СЛУЖАЩИЙ. Ну, вы должны понимать, что американские прокуроры всегда стремятся достигать полюбовного соглашения с финансовыми мошенниками. В результате финансовый институт обязуют выплатить штраф, иногда в размере нескольких сотен миллионов, но фактически они не признают никакой уголовной ответственности. Их юристы просто говорят, что они не будут оспаривать обвинение, но если они заплатят, то технически перестанут считаться виновными.
Я. То есть вы говорите, что если правительство видит, что, допустим, Goldman Sachs или Bank of America совершили мошенничество, то их просто заставят выплатить штраф.
СЛУЖАЩИЙ. Так и есть.
Я. Ну, в этом случае… Ладно, я так понимаю, что лучше задать вопрос так: случалось ли когда-нибудь такое, чтобы штраф, который компания была обязана заплатить, был больше того, что она заработала на мошенничестве?
СЛУЖАЩИЙ. Нет, насколько я знаю. Обычно штраф намного меньше.
Я. О каком объеме мы говорим? 50 %?
СЛУЖАЩИЙ. Я бы сказал, скорее 20–30 %, в среднем. Но сумма значительно варьируется от случая к случаю.
Я. И это получается… Поправьте меня, если я ошибаюсь, но не означает ли это, что правительство говорит: «Вы можете совершать любое мошенничество, какое вам вздумается, но, если мы вас поймаем, вы должны будете заплатить нам долю»?
СЛУЖАЩИЙ. Ну, я, разумеется, не могу использовать такие формулировки, пока я работаю в банке…
И разумеется, право этих же банков взимать с владельцев счетов восемьдесят баксов за перерасход подкрепляется все той же судебной системой, которая довольствуется лишь отступными, когда сами банки проворачивают махинации.

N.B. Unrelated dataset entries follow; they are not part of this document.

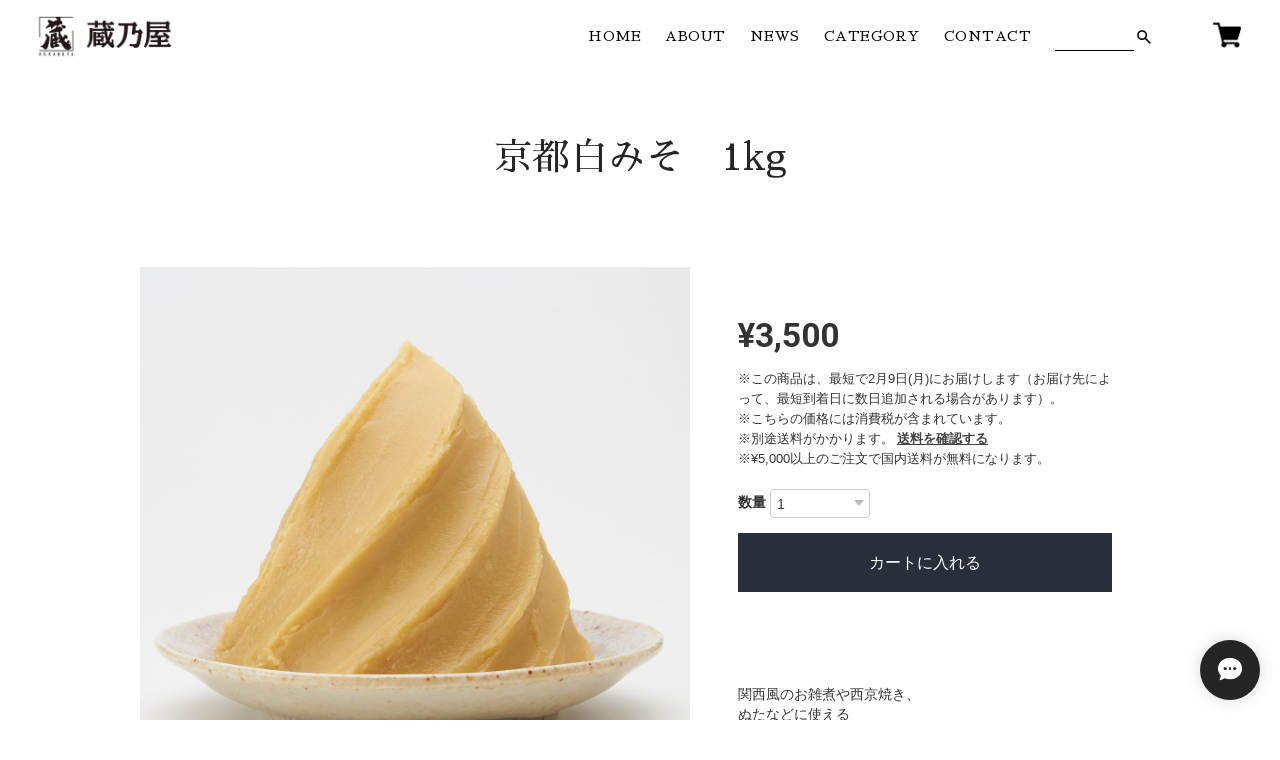

--- FILE ---
content_type: text/html; charset=UTF-8
request_url: https://www.kuranoya-shop.jp/items/53526751/reviews?format=user&score=&page=1
body_size: 599
content:
				<li class="review01__listChild">
			<figure class="review01__itemInfo">
				<a href="/items/53616775" class="review01__imgWrap">
					<img src="https://baseec-img-mng.akamaized.net/images/item/origin/5a7c2079b47094677ba18fc3ee8d3e39.jpg?imformat=generic&q=90&im=Resize,width=146,type=normal" alt="信州二十五割糀みそ なめらか　1kg" class="review01__img">
				</a>
				<figcaption class="review01__item">
					<i class="review01__iconImg ico--good"></i>
					<p class="review01__itemName">信州二十五割糀みそ なめらか　1kg</p>
										<time datetime="2025-07-23" class="review01__date">2025/07/23</time>
				</figcaption>
			</figure><!-- /.review01__itemInfo -->
								</li>
				<li class="review01__listChild">
			<figure class="review01__itemInfo">
				<a href="/items/53526745" class="review01__imgWrap">
					<img src="https://baseec-img-mng.akamaized.net/images/item/origin/eb205cdfd2bc2569faeb8577a079d758.jpg?imformat=generic&q=90&im=Resize,width=146,type=normal" alt="信州二十五割糀みそ　粒　1kg" class="review01__img">
				</a>
				<figcaption class="review01__item">
					<i class="review01__iconImg ico--good"></i>
					<p class="review01__itemName">信州二十五割糀みそ　粒　1kg</p>
										<time datetime="2025-07-23" class="review01__date">2025/07/23</time>
				</figcaption>
			</figure><!-- /.review01__itemInfo -->
								</li>
				<li class="review01__listChild">
			<figure class="review01__itemInfo">
				<a href="/items/53697994" class="review01__imgWrap">
					<img src="https://baseec-img-mng.akamaized.net/images/item/origin/4cfe282e3e421df427cdb0319f73f0cc.jpg?imformat=generic&q=90&im=Resize,width=146,type=normal" alt="信州二十五割糀みそ　粒　500g" class="review01__img">
				</a>
				<figcaption class="review01__item">
					<i class="review01__iconImg ico--good"></i>
					<p class="review01__itemName">信州二十五割糀みそ　粒　500g</p>
										<time datetime="2025-07-08" class="review01__date">2025/07/08</time>
				</figcaption>
			</figure><!-- /.review01__itemInfo -->
						<p class="review01__comment">何度か頼んでいるお気に入りのお味噌です
実家にもプレゼントしたらすごく気に入ってました！！</p>
								</li>
				<li class="review01__listChild">
			<figure class="review01__itemInfo">
				<a href="/items/53616775" class="review01__imgWrap">
					<img src="https://baseec-img-mng.akamaized.net/images/item/origin/5a7c2079b47094677ba18fc3ee8d3e39.jpg?imformat=generic&q=90&im=Resize,width=146,type=normal" alt="信州二十五割糀みそ なめらか　1kg" class="review01__img">
				</a>
				<figcaption class="review01__item">
					<i class="review01__iconImg ico--good"></i>
					<p class="review01__itemName">信州二十五割糀みそ なめらか　1kg</p>
										<time datetime="2025-06-16" class="review01__date">2025/06/16</time>
				</figcaption>
			</figure><!-- /.review01__itemInfo -->
						<p class="review01__comment">娘が三重県のショップで買って来て凄く美味しかったので、オンラインで注文させて頂きました。今回で2袋2回目の注文です。ここの味噌を食べると他のお味噌は食べれません。</p>
								</li>
				<li class="review01__listChild">
			<figure class="review01__itemInfo">
				<a href="/items/53698006" class="review01__imgWrap">
					<img src="https://baseec-img-mng.akamaized.net/images/item/origin/c4b322c822e193ac39fed28cd46c3d1e.jpg?imformat=generic&q=90&im=Resize,width=146,type=normal" alt="九州米麦合わせみそ　500g" class="review01__img">
				</a>
				<figcaption class="review01__item">
					<i class="review01__iconImg ico--good"></i>
					<p class="review01__itemName">九州米麦合わせみそ　500g</p>
										<time datetime="2023-02-01" class="review01__date">2023/02/01</time>
				</figcaption>
			</figure><!-- /.review01__itemInfo -->
								</li>
				<li class="review01__listChild">
			<figure class="review01__itemInfo">
				<a href="/items/53697994" class="review01__imgWrap">
					<img src="https://baseec-img-mng.akamaized.net/images/item/origin/4cfe282e3e421df427cdb0319f73f0cc.jpg?imformat=generic&q=90&im=Resize,width=146,type=normal" alt="信州二十五割糀みそ　粒　500g" class="review01__img">
				</a>
				<figcaption class="review01__item">
					<i class="review01__iconImg ico--good"></i>
					<p class="review01__itemName">信州二十五割糀みそ　粒　500g</p>
										<time datetime="2023-02-01" class="review01__date">2023/02/01</time>
				</figcaption>
			</figure><!-- /.review01__itemInfo -->
								</li>
				<li class="review01__listChild">
			<figure class="review01__itemInfo">
				<a href="/items/53697994" class="review01__imgWrap">
					<img src="https://baseec-img-mng.akamaized.net/images/item/origin/4cfe282e3e421df427cdb0319f73f0cc.jpg?imformat=generic&q=90&im=Resize,width=146,type=normal" alt="信州二十五割糀みそ　粒　500g" class="review01__img">
				</a>
				<figcaption class="review01__item">
					<i class="review01__iconImg ico--good"></i>
					<p class="review01__itemName">信州二十五割糀みそ　粒　500g</p>
										<time datetime="2022-04-13" class="review01__date">2022/04/13</time>
				</figcaption>
			</figure><!-- /.review01__itemInfo -->
								</li>
				<li class="review01__listChild">
			<figure class="review01__itemInfo">
				<a href="/items/53697993" class="review01__imgWrap">
					<img src="https://baseec-img-mng.akamaized.net/images/item/origin/c5c3f093fc5135a5f11f6beb531cf2dd.jpg?imformat=generic&q=90&im=Resize,width=146,type=normal" alt="信州美麻天然醸造二年みそ　500g" class="review01__img">
				</a>
				<figcaption class="review01__item">
					<i class="review01__iconImg ico--good"></i>
					<p class="review01__itemName">信州美麻天然醸造二年みそ　500g</p>
										<time datetime="2022-04-13" class="review01__date">2022/04/13</time>
				</figcaption>
			</figure><!-- /.review01__itemInfo -->
								</li>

С одной стороны, это может казаться лишь еще одним примером всем известной истории: богатые всегда играют по другим правилам. Если дети банкира регулярно выкручиваются, когда их ловят с таким количеством кокаина, которого хватило бы на десятки лет заключения в федеральной тюрьме, будь они бедными или черными, то почему что-то должно измениться, когда они сами становятся банкирами? Но, на мой взгляд, тут речь идет о чем-то более глубоком, в чем проявляется сама сущность бюрократических систем. Такие институты всегда создают культуру соучастия. Дело не просто в том, что какие-то люди могут нарушать правила, а в том, что преданность человека организации до определенной степени измеряется готовностью притворяться, будто этого не происходит. А поскольку бюрократическая логика распространяется на все общество в целом, то все мы начинаем подыгрывать.